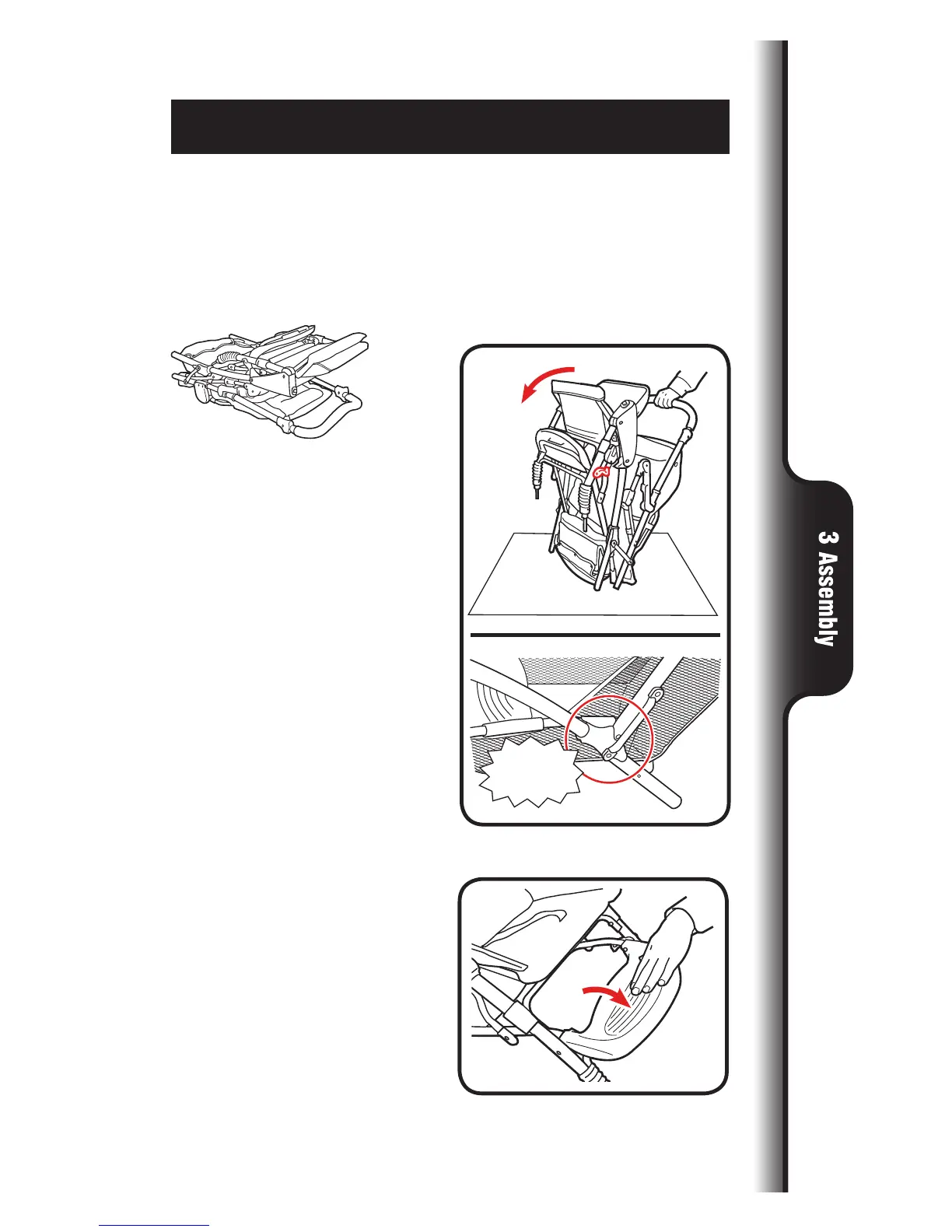 3 Assembly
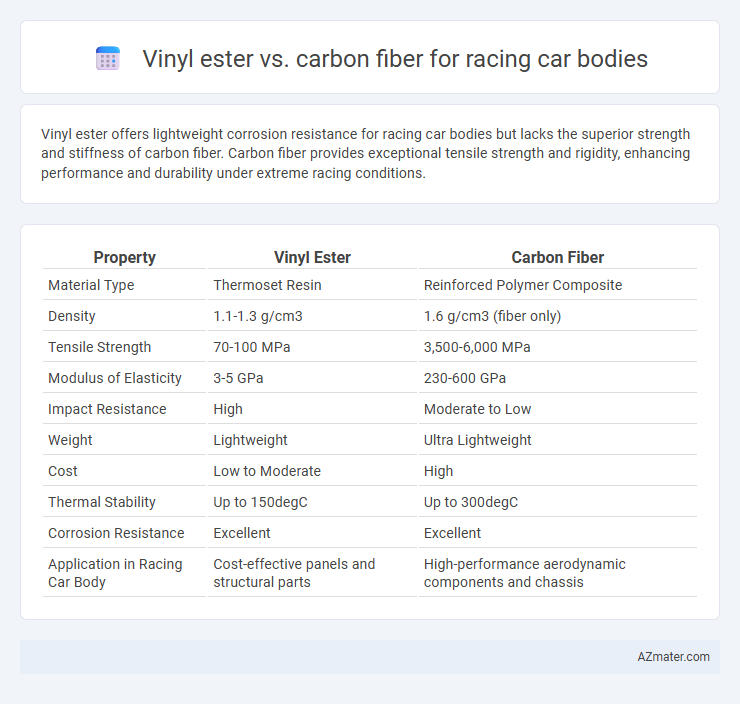 Vinyl ester vs. carbon fiber for racing car bodies

Vinyl ester offers lightweight corrosion resistance for racing car bodies but lacks the superior strength and stiffness of carbon fiber. Carbon fiber provides exceptional tensile strength and rigidity, enhancing performance and durability under extreme racing conditions.

| Property | Vinyl Ester | Carbon Fiber |
|---|---|---|
| Material Type | Thermoset Resin | Reinforced Polymer Composite |
| Density | 1.1-1.3 g/cm3 | 1.6 g/cm3 (fiber only) |
| Tensile Strength | 70-100 MPa | 3,500-6,000 MPa |
| Modulus of Elasticity | 3-5 GPa | 230-600 GPa |
| Impact Resistance | High | Moderate to Low |
| Weight | Lightweight | Ultra Lightweight |
| Cost | Low to Moderate | High |
| Thermal Stability | Up to 150degC | Up to 300degC |
| Corrosion Resistance | Excellent | Excellent |
| Application in Racing Car Body | Cost-effective panels and structural parts | High-performance aerodynamic components and chassis |

AZmater.com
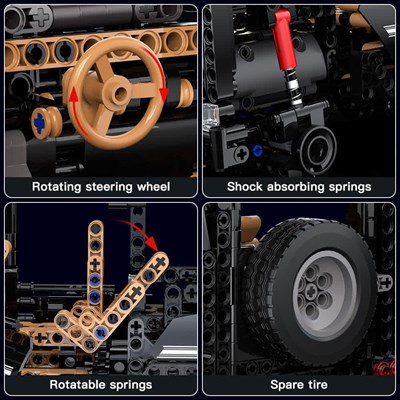 Rotating steering wheel

Shock absorbing springs

Rotatable springs

Spare tire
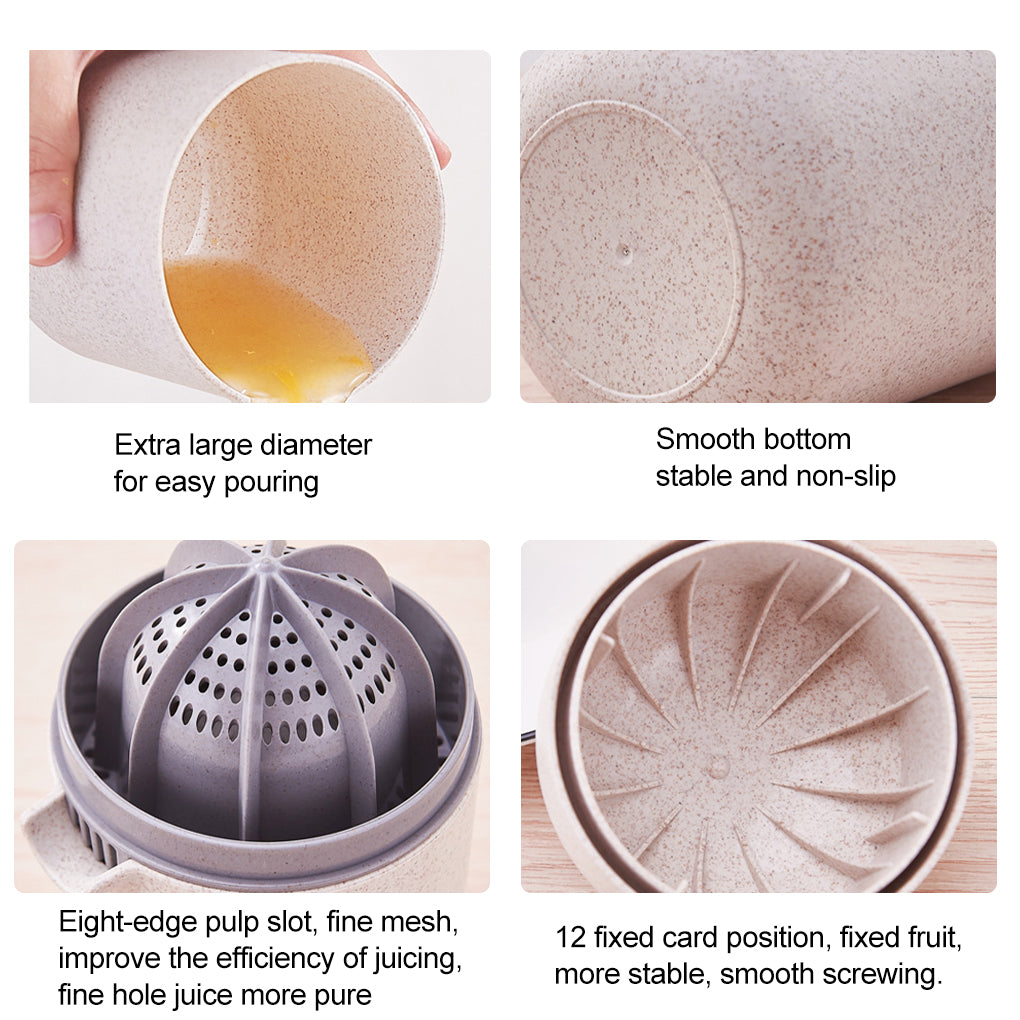 Extra large diameter
for easy pouring

Smooth bottom
stable and non-slip

Eight-edge pulp slot, fine mesh,
improve the efficiency of juicing,
fine hole juice more pure

12 fixed card position, fixed fruit,
more stable, smooth screwing.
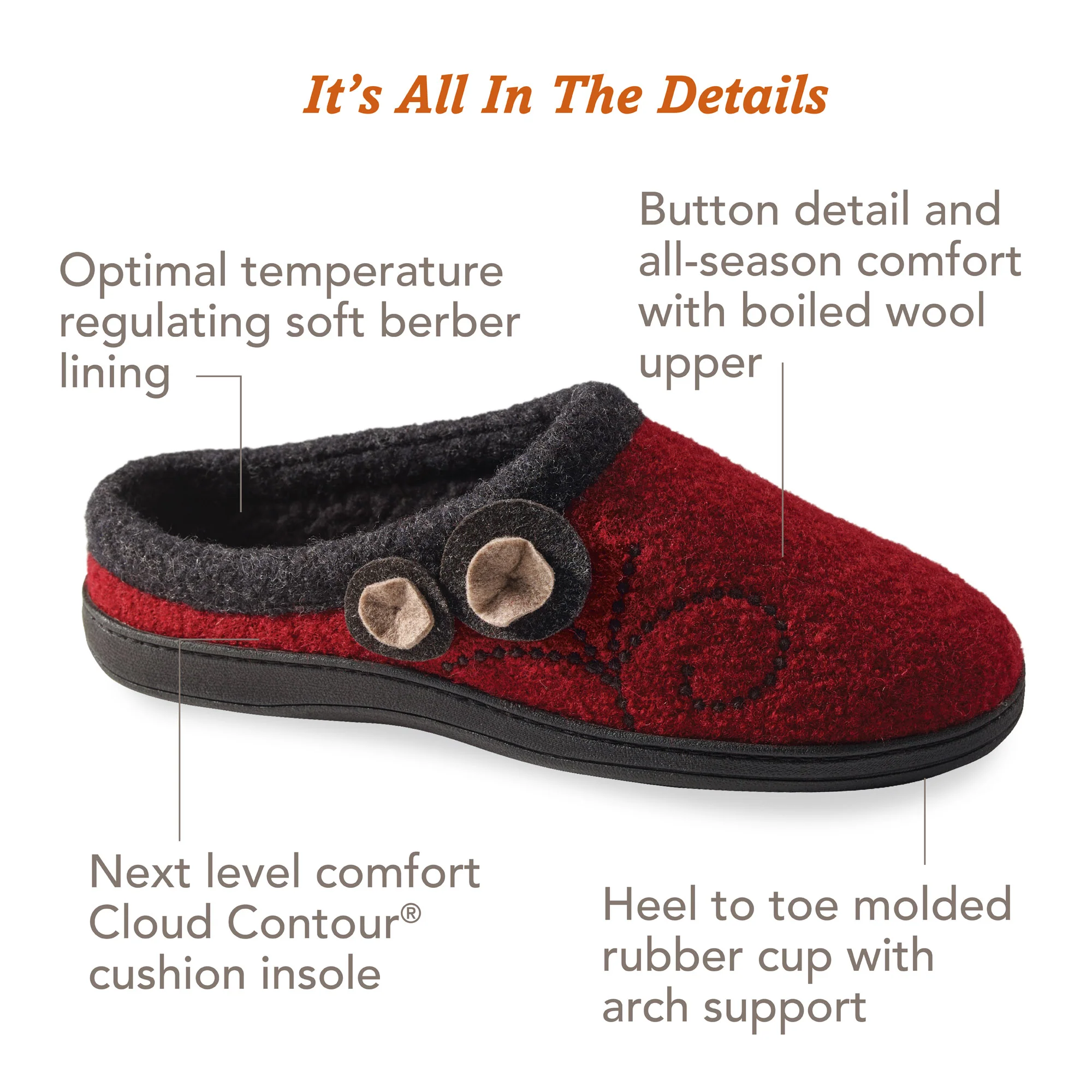 It's All In The Details

Optimal temperature regulating soft berber lining

Button detail and all-season comfort with boiled wool upper

Next level comfort Cloud Contour® cushion insole

Heel to toe molded rubber cup with arch support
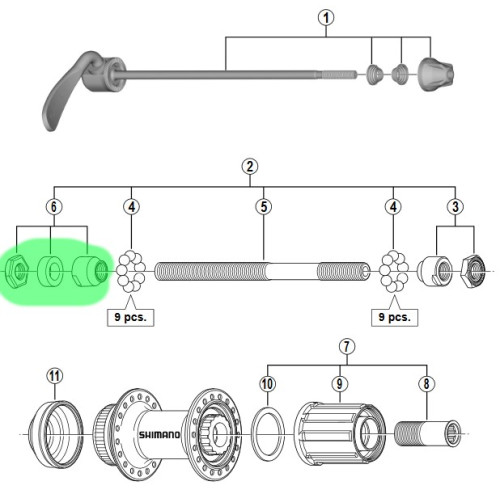 1

2

6

4

5

4

3

9 pcs.

9 pcs.

7

11

10

9

8

SHIMANO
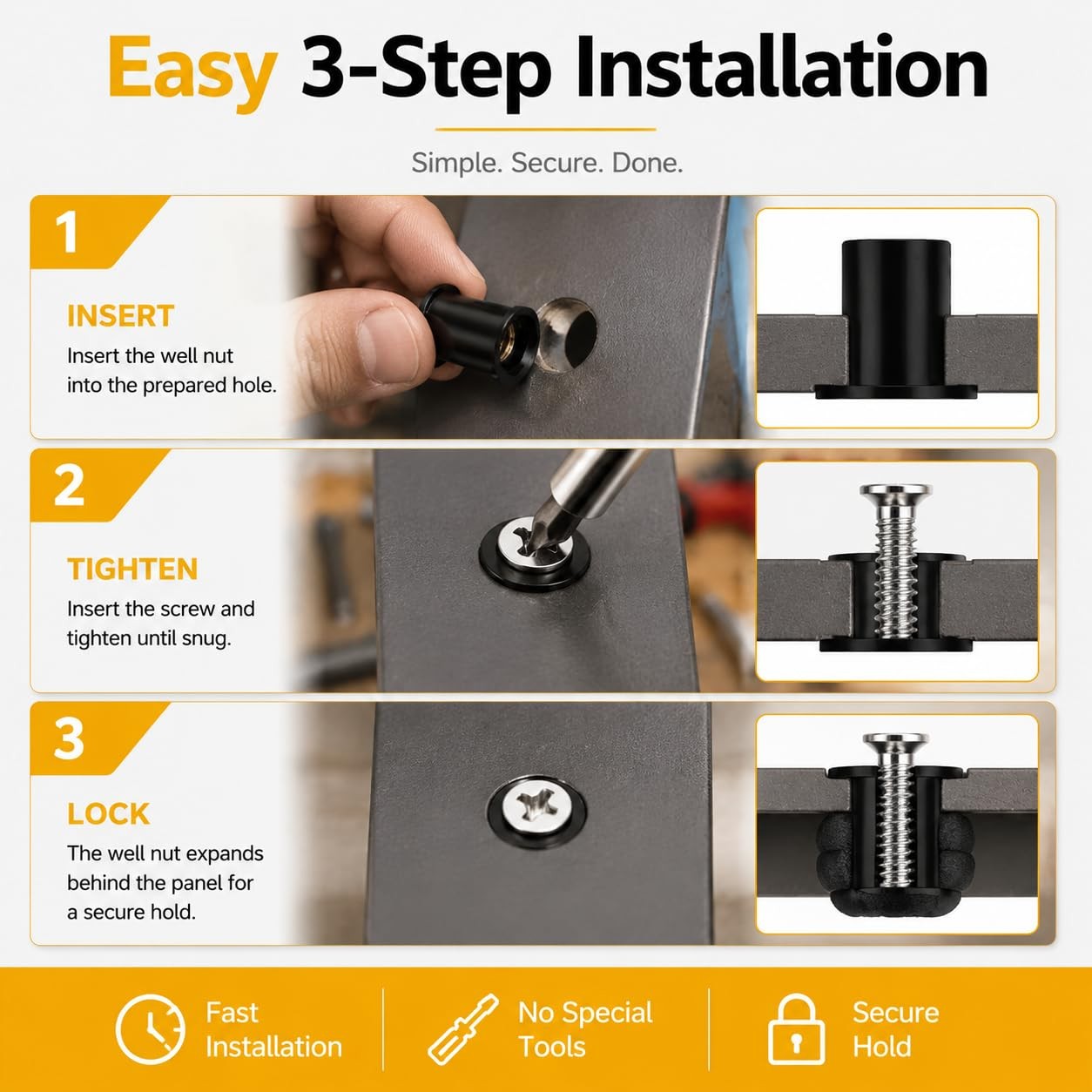 Easy 3-Step Installation

Simple. Secure. Done.

1

INSERT

Insert the well nut into the prepared hole.

2

TIGHTEN

Insert the screw and tighten until snug.

3

LOCK

The well nut expands behind the panel for a secure hold.

Fast Installation

No Special Tools

Secure Hold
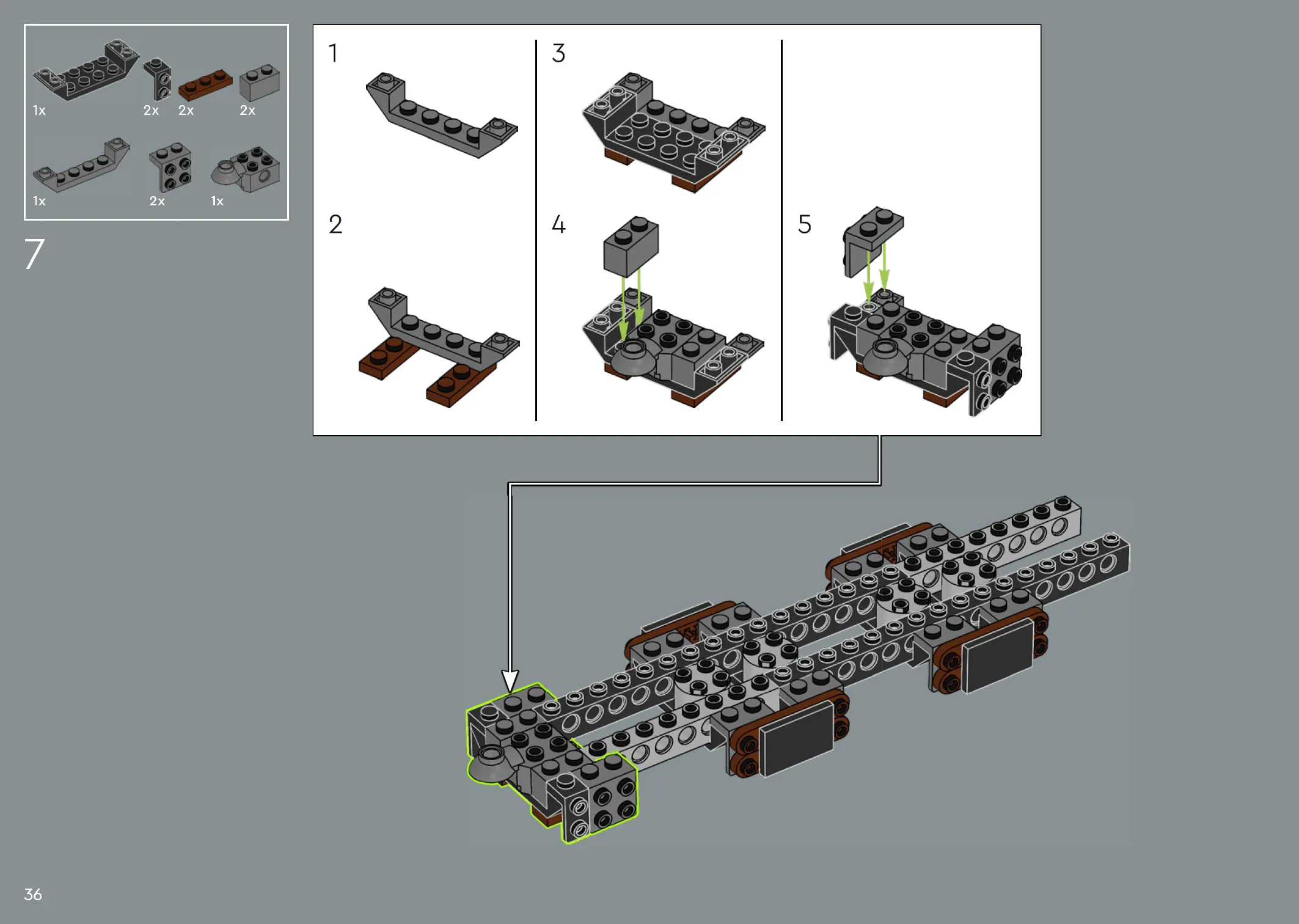 1x 2x 2x 2x

1x 2x 1x

7

1

2

3

4

5

36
::::::::::
## AIM OF THE TASK
Repeat, word for word, the lines of the material above from the one holding "Carbon Fiber |" through the one holding "12 fixed card". Leave out pictures.

## TASK RESULT
| Property | Vinyl Ester | Carbon Fiber |
|---|---|---|
| Material Type | Thermoset Resin | Reinforced Polymer Composite |
| Density | 1.1-1.3 g/cm3 | 1.6 g/cm3 (fiber only) |
| Tensile Strength | 70-100 MPa | 3,500-6,000 MPa |
| Modulus of Elasticity | 3-5 GPa | 230-600 GPa |
| Impact Resistance | High | Moderate to Low |
| Weight | Lightweight | Ultra Lightweight |
| Cost | Low to Moderate | High |
| Thermal Stability | Up to 150degC | Up to 300degC |
| Corrosion Resistance | Excellent | Excellent |
| Application in Racing Car Body | Cost-effective panels and structural parts | High-performance aerodynamic components and chassis |

AZmater.com
 Rotating steering wheel

Shock absorbing springs

Rotatable springs

Spare tire
 Extra large diameter
for easy pouring

Smooth bottom
stable and non-slip

Eight-edge pulp slot, fine mesh,
improve the efficiency of juicing,
fine hole juice more pure

12 fixed card position, fixed fruit,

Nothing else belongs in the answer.